EU Opens DMA Gatekeeper Inquiry Into AWS and Azure Cloud

The European Commission has opened a formal market inquiry into whether the cloud divisions of Amazon and Microsoft — Amazon Web Services (AWS) and Microsoft Azure — should be treated as “gatekeepers” under the European Union’s Digital Markets Act (DMA), a step that could place sweeping new obligations on the two hyperscalers if Brussels concludes the services act as important gateways between businesses and end users.

Background / Overview​

Cloud infrastructure underpins vast swathes of the modern digital economy: from hosting consumer-facing apps and streaming platforms to powering the compute-intensive workloads that train and run artificial intelligence models. AWS and Azure are the two dominant global players in public cloud infrastructure, occupying the top positions in market share and customer reach. The European Commission has signalled that while cloud platforms typically do not meet the DMA’s quantitative user-count thresholds for automatic gatekeeper designation, their functional role in routing business services to European consumers may nonetheless make them subject to DMA obligations — hence the market inquiry. This inquiry is not a short procedural note. Under the DMA’s investigatory framework, qualitative market investigations of services that do not meet the law’s numeric thresholds are to be concluded within 12 months, and any designation decision would give the target six months to come into compliance with the DMA’s mandatory restrictions and duties. Those procedural timeframes are embedded in the DMA’s rules and in subsequent guidance from legal practitioners and commentators who track EU digital regulation.

---

Why regulators are focusing on cloud now​

Cloud is the substrate of digital services and AI​

Cloud computing is the supply chain for the modern internet. Outages at major cloud providers have shown how a single infrastructure provider can cause cascading disruptions across consumer services, government systems, and critical business processes. Regulators are also acutely aware that the rise of generative AI and large-scale model training creates unprecedented dependency on compute, storage, and specialised chips — much of which is provisioned through hyperscalers’ platforms. That concentration of capability translates into concentrated economic and technical leverage.
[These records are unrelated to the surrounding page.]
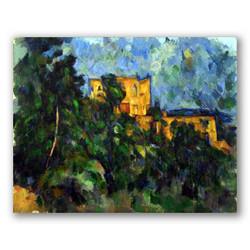 El castillo negro-Copia obras arte paul cezanne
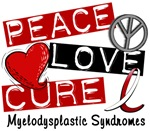 Peace Love Cure 1 MDS Shirts and Gif
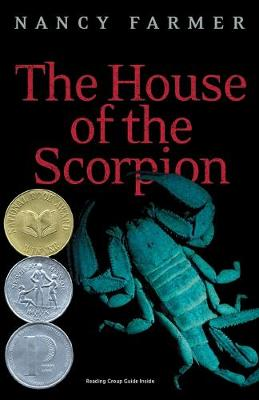 House of the Scorpion book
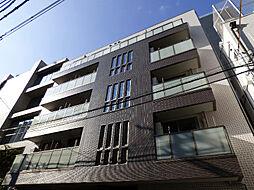 プレジールdeux京町堀[2階]の外観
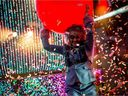 Wayne Coyne of the Flaming Lips got the 2018 jazz festival off to a colourful start. Matt Smith photo.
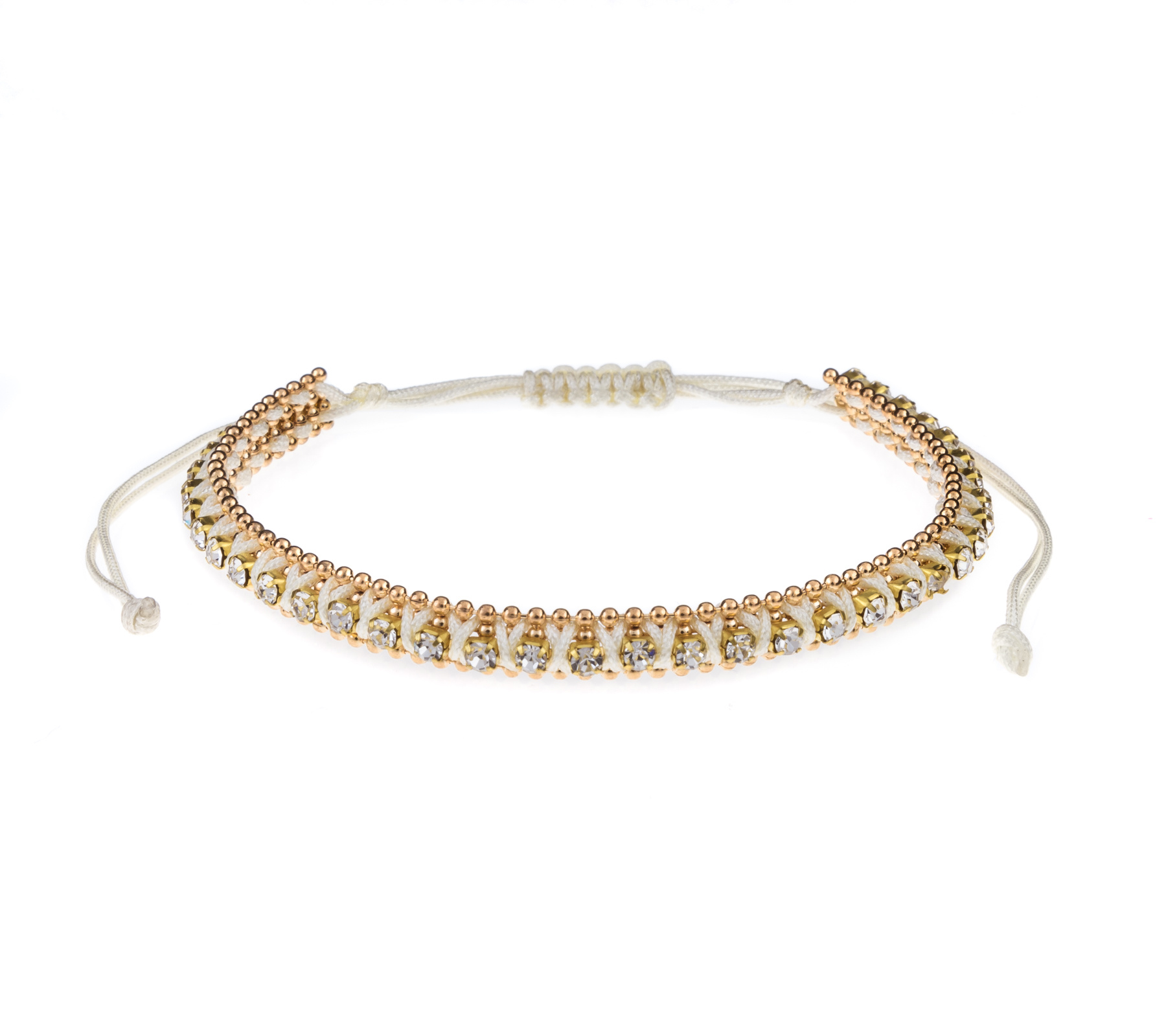 Armband met strass steentjes-3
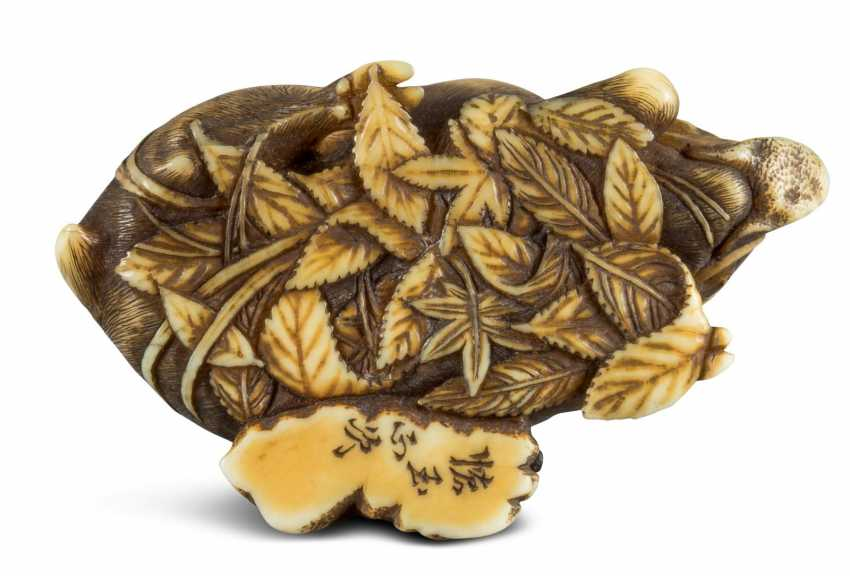 Netsuke: Lying Boar - photo 3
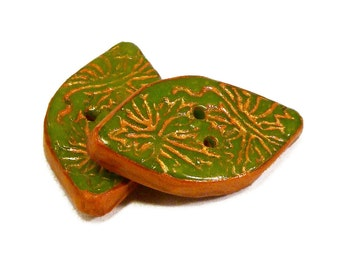 Polymer clay buttons carved nephrite jade imitation with floral motifs set of two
Lock-in, egress fees and switching costs​

Competition authorities have repeatedly pointed to mechanisms that can make cloud customers “sticky.” High data egress fees, proprietary APIs and integration layers, licensing terms that favour the provider’s own cloud offerings, and the technical complexity of re-architecting services all increase switching costs for businesses. The UK’s Competition and Markets Authority (CMA) has already highlighted these concerns, recommending deeper scrutiny of AWS and Azure under the UK’s Platform Power / Digital Markets framework. That recommendation helped sharpen EU interest in whether analogous DMA powers should apply.

---

The legal mechanics: how the DMA can reach cloud services​

Gatekeeper designation: quantitative vs qualitative routes​

The DMA defines “gatekeepers” using a three-fold test: significant impact on the internal market, operation of an important gateway to customers, and an entrenched and durable position. In practice, the Commission often relies on quantitative thresholds — notably a high EEA turnover or market capitalisation plus user counts (the law’s benchmark includes an indicator such as more than 45 million monthly active end users in the EU and over 10,000 yearly active business users). Cloud providers typically do not fit those user-count thresholds because cloud services are sold business-to-business rather than counted as millions of individual end users in the same way as consumer social networks or app stores. That said, the DMA explicitly permits the Commission to launch a qualitative market investigation and designate a provider as a gatekeeper even where quantitative thresholds are not met if the service in question functions as an important gateway. The Commission endeavours to conclude such qualitative investigations within 12 months.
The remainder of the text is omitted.